*** Opening EXERCISE PASSAGE ***

We did not identify Ty1 or Ty2 elements in the S. uvarum sub-genome of these hybrid strains, consistent with the previously identified absence of full length Ty1 or Ty2 elements in the reference genome of S. uvarum (fig. 1, supplementary figs. S2–S4, Supplementary Material online). This furthermore suggests that new insertions do not occur early in the outgrowth of the colony from a single hybrid zygote.

We next sought to identify if we could induce transposition and detect novel insertions in a hybrid genome, and in particular, if insertions would occur in the S. uvarum sub-genome. We used a marked Ty1 element, Ty1his3AI on a plasmid under galactose induced expression (Curcio and Garfinkel 1991). This construct has a full-length Ty1 element with a HIS3 reporter gene interrupted with an artificial intron. Upon transposition, the intron is spliced out, restoring functionality to HIS3 and allowing detection of transposition events by growth on media lacking histidine (supplementary fig. S5, Supplementary Material online). We sequenced two replicates of a pool of His+ colonies and detected 23,693 and 31,083 reads mapping to the S. cerevisiae sub-genome, and 33,427 and 45,272 reads mapping to the S. uvarum sub-genome. We identified 93 and 122 insertions in the S. cerevisiae sub-genome respectively (with 50+ reads, supplementary table S6, Supplementary Material online, fig. 1, supplementary figs. S6 and S7, Supplementary Material online), with many of these sites differing from those identified in the control and high-Ty hybrid. A similar number of insertions were identified in the S. uvarum sub-genome, with 121 and 109 insertions detected, respectively (fig. 1, supplementary figs. S6, S7, and table S7, Supplementary Material online). These results suggest that Ty1 is equally likely to insert into either S. cerevisiae or S. uvarum genomes.

In S. cerevisiae, Ty1 elements preferentially insert near PolIII transcribed genes, like tRNAs (Mularoni et al. 2012). Here, we show that in the two replicates, 83.68% and 88.55% of reads that map to the S. uvarum genome are within 2 kb of an annotated tRNA gene. This is similar to the 93.6% reported for S. cerevisiae (Mularoni et al. 2012), suggesting the insertion preference for Ty1 is conserved despite 20 Myr divergence between the two species. The discrepancy between S. cerevisiae and S. uvarum might be due in part to differences in annotation between the two species reference genomes (there are fewer tRNA genes annotated in the S. uvarum reference). Our results thus show that Ty1 elements can insert in the S. uvarum genome and suggest that hybridization may be a mechanism through which TEs could hop from one species genome to another. However, backcrossing to S. uvarum following hybridization would be necessary for the establishment of Ty1 in the S. uvarum species, and further work is needed to explore this mechanism generally.

*** Closing EXERCISE PASSAGE ***
*** Opening DATA SHOWN ***

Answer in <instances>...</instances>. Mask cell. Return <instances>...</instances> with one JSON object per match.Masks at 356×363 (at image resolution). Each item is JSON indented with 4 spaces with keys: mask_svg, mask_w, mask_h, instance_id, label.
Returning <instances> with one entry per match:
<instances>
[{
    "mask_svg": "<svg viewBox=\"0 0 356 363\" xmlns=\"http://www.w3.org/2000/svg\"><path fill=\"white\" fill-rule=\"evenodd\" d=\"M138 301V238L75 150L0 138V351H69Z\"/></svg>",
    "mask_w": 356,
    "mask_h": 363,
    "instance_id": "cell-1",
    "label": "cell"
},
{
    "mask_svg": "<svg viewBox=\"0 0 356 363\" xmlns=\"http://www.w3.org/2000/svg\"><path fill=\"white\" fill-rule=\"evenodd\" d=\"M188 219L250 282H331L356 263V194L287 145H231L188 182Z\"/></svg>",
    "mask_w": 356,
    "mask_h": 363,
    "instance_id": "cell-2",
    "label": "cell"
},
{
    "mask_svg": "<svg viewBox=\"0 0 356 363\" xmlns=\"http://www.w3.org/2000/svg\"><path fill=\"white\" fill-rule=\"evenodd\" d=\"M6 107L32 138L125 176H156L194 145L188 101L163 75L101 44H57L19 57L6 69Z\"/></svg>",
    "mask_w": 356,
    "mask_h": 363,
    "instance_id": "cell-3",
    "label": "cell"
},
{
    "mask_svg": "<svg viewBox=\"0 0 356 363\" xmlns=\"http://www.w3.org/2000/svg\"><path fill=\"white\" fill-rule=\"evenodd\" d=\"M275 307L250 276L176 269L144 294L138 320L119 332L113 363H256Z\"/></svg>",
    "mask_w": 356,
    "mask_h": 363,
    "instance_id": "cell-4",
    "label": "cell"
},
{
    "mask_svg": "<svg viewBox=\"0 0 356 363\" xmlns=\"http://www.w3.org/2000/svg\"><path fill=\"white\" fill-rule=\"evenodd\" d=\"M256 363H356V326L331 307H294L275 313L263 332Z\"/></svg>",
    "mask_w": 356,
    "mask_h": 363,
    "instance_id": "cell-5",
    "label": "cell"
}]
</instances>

*** Closing DATA SHOWN ***

▶ [REQUIRED WORK]:
Repeat word for word the part of the yeast transposon passage that opens with "We did not identify" and closes with "single hybrid zygote.".

▶ [FINISHED EXERCISE]:
We did not identify Ty1 or Ty2 elements in the S. uvarum sub-genome of these hybrid strains, consistent with the previously identified absence of full length Ty1 or Ty2 elements in the reference genome of S. uvarum (fig. 1, supplementary figs. S2–S4, Supplementary Material online). This furthermore suggests that new insertions do not occur early in the outgrowth of the colony from a single hybrid zygote.